They went downstairs quickly. It seemed they made a prodigious noise. He followed her as, wrapped in her vivid green wrap, she preceded him with the light. She suffered badly with fear, lest her people should be roused. He hardly cared. He did not care now who knew. And she hated this in him. One must be cautious. One must preserve oneself.
She led the way to the kitchen. It was neat and tidy, as the woman had left it. He looked up at the clock—twenty minutes past five Then he sat down on a chair to put on his boots. She waited, watching his every movement. She wanted it to be over, it was a great nervous strain on her.
He stood up—she unbolted the back door, and looked out. A cold, raw night, not yet dawn, with a piece of a moon in the vague sky. She was glad she need not go out.
“Good-bye then,” he murmured.
“I’ll come to the gate,” she said.
And again she hurried on in front, to warn him of the steps. And at the gate, once more she stood on the step whilst he stood below her.
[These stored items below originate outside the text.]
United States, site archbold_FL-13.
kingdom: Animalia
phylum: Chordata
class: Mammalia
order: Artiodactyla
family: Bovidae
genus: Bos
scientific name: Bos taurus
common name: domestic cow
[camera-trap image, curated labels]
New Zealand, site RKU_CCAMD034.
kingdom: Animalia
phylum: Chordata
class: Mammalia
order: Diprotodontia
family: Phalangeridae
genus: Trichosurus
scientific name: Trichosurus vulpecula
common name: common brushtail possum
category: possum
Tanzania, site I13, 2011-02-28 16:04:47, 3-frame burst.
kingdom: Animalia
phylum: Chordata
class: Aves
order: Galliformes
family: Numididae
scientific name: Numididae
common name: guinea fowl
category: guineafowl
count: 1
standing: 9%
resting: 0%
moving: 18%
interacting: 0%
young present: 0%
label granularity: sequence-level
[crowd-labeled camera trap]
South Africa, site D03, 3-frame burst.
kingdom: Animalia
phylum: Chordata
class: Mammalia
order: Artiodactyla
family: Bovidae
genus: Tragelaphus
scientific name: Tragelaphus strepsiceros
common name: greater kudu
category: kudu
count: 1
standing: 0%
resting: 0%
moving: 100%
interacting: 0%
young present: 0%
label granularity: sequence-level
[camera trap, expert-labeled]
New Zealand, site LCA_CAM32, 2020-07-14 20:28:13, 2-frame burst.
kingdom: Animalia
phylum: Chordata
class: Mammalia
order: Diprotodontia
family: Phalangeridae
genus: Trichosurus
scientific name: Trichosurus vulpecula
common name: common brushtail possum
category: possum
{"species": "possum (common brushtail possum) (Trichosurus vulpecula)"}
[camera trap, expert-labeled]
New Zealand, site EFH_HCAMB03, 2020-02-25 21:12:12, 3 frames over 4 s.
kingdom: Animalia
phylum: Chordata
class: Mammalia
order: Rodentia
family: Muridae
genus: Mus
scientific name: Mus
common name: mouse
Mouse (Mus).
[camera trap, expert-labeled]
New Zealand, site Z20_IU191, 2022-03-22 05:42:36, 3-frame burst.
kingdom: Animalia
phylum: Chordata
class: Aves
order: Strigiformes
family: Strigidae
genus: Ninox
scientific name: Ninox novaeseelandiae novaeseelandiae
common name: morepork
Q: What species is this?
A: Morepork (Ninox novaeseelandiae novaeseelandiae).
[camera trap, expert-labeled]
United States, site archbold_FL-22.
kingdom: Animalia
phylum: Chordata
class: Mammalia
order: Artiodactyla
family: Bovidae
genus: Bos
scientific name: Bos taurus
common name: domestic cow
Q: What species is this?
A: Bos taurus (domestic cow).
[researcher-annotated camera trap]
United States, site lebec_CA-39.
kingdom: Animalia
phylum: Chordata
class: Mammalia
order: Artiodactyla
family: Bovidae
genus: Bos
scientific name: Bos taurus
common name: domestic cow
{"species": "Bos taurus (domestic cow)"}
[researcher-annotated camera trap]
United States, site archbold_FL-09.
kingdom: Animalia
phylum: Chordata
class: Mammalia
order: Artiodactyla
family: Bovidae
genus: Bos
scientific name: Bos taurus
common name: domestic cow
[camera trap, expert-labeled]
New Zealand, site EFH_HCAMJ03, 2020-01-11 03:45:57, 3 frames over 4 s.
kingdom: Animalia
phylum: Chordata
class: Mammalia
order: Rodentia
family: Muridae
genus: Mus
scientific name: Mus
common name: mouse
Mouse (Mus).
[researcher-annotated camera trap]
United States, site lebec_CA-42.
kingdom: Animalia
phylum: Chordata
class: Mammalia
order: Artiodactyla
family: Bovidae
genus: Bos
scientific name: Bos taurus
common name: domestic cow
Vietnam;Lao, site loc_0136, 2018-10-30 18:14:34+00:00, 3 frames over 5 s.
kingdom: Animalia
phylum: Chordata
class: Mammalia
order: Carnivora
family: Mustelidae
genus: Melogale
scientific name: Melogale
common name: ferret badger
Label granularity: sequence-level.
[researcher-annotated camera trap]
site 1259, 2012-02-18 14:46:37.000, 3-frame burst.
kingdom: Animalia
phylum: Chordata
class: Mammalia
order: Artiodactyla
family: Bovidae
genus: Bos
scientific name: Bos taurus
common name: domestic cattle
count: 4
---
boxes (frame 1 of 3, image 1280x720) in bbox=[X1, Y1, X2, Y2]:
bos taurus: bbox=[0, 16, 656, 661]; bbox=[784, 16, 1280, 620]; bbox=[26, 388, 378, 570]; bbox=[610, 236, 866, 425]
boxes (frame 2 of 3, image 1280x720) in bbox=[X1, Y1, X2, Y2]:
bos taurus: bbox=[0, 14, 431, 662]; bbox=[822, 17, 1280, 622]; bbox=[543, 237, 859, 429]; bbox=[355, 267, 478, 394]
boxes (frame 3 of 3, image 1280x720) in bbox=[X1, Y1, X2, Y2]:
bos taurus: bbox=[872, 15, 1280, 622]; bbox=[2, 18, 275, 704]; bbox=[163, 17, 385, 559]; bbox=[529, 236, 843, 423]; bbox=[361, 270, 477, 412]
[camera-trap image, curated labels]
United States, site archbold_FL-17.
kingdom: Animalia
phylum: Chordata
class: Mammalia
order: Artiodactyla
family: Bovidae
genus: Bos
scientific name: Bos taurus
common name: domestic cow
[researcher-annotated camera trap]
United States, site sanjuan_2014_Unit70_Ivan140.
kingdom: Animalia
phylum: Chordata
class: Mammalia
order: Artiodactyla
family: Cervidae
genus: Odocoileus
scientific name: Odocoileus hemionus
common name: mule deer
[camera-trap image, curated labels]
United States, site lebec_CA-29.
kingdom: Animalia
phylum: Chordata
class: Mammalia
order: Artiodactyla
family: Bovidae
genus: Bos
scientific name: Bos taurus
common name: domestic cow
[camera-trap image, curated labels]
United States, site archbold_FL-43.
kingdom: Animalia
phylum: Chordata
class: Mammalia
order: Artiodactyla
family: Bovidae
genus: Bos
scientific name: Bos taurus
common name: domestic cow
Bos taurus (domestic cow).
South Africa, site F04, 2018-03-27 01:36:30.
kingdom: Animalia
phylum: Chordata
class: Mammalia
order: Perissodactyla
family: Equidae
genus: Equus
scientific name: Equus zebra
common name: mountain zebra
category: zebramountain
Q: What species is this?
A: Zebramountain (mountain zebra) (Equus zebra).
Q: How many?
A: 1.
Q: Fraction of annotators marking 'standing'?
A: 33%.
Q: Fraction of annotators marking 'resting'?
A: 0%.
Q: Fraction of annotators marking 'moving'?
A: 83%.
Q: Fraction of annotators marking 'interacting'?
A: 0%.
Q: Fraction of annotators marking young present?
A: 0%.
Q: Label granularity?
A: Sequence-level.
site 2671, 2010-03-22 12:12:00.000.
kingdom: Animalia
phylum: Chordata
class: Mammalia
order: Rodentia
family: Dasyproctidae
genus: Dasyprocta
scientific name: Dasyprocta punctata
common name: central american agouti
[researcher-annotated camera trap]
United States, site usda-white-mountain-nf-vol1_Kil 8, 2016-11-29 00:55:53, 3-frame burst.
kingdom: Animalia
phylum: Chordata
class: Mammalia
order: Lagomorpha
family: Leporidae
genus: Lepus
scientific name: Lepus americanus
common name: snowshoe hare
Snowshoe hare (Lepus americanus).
“Good-bye,” she whispered.
He kissed her dutifully, and turned away.
She suffered torments hearing his firm tread going so distinctly down the road. Ah, the insensitiveness of that firm tread!
She closed the gate, and crept quickly and noiselessly back to bed. When she was in her room, and the door closed, and all safe, she breathed freely, and a great weight fell off her. She nestled down in bed, in the groove his body had made, in the warmth he had left. And excited, worn-out, yet still satisfied, she fell soon into a deep, heavy sleep.